===== Dataset records =====
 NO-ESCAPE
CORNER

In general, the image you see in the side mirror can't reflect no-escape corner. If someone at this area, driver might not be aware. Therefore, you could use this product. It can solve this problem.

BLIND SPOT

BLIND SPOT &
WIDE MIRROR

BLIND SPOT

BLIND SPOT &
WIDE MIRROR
=====
===== Dataset records =====
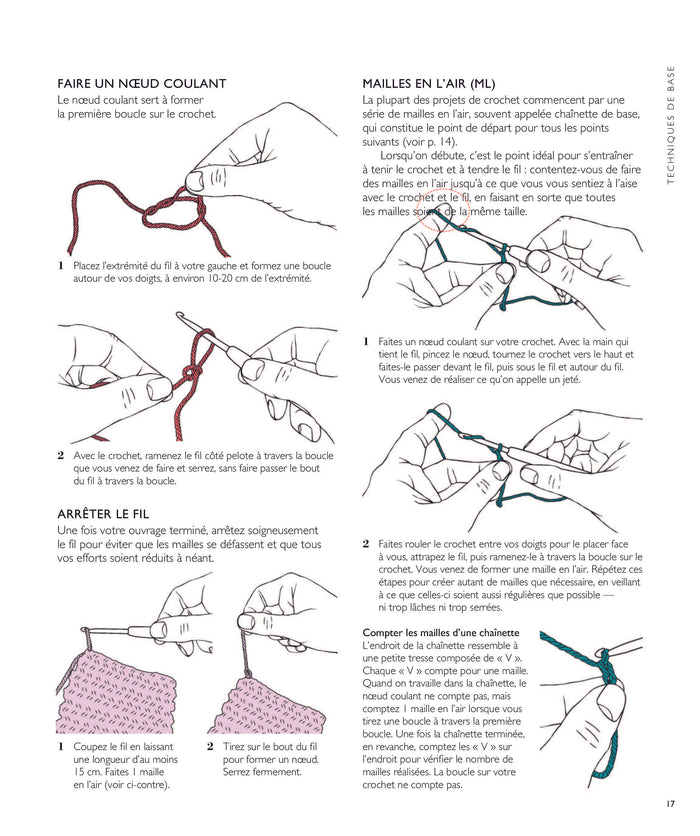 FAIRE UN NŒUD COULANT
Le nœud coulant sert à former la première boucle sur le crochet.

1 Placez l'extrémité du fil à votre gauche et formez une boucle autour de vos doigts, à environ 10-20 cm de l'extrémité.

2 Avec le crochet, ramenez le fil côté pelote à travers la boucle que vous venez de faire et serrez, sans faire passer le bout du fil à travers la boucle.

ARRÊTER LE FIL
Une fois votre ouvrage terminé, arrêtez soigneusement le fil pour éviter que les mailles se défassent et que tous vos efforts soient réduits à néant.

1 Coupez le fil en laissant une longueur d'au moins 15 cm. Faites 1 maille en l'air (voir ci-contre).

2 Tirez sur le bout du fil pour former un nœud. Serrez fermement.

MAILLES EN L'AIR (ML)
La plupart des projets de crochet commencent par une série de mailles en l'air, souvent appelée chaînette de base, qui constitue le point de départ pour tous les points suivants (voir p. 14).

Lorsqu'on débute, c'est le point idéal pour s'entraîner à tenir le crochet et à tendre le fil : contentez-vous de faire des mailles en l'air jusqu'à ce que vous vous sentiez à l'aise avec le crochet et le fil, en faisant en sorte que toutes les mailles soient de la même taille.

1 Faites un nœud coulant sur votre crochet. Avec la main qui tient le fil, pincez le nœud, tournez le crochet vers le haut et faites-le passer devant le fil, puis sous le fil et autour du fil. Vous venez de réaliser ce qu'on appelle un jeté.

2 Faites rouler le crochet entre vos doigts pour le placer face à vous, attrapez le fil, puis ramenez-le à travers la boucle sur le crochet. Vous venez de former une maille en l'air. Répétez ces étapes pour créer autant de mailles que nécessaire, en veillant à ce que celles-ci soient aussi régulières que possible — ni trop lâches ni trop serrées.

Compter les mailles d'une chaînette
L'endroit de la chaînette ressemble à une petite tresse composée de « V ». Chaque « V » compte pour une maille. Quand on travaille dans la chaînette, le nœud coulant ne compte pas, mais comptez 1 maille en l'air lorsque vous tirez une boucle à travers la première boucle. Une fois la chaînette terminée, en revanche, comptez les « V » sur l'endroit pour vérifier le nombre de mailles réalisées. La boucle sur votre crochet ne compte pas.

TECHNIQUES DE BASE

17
=====
- Problem description
Within the material above, copy exactly the lines from the line that holds "ARRÊTER LE FIL" up to and including the line that holds "MAILLES EN L'AIR (ML)".

- Completed exercise
ARRÊTER LE FIL
Une fois votre ouvrage terminé, arrêtez soigneusement le fil pour éviter que les mailles se défassent et que tous vos efforts soient réduits à néant.

1 Coupez le fil en laissant une longueur d'au moins 15 cm. Faites 1 maille en l'air (voir ci-contre).

2 Tirez sur le bout du fil pour former un nœud. Serrez fermement.

MAILLES EN L'AIR (ML)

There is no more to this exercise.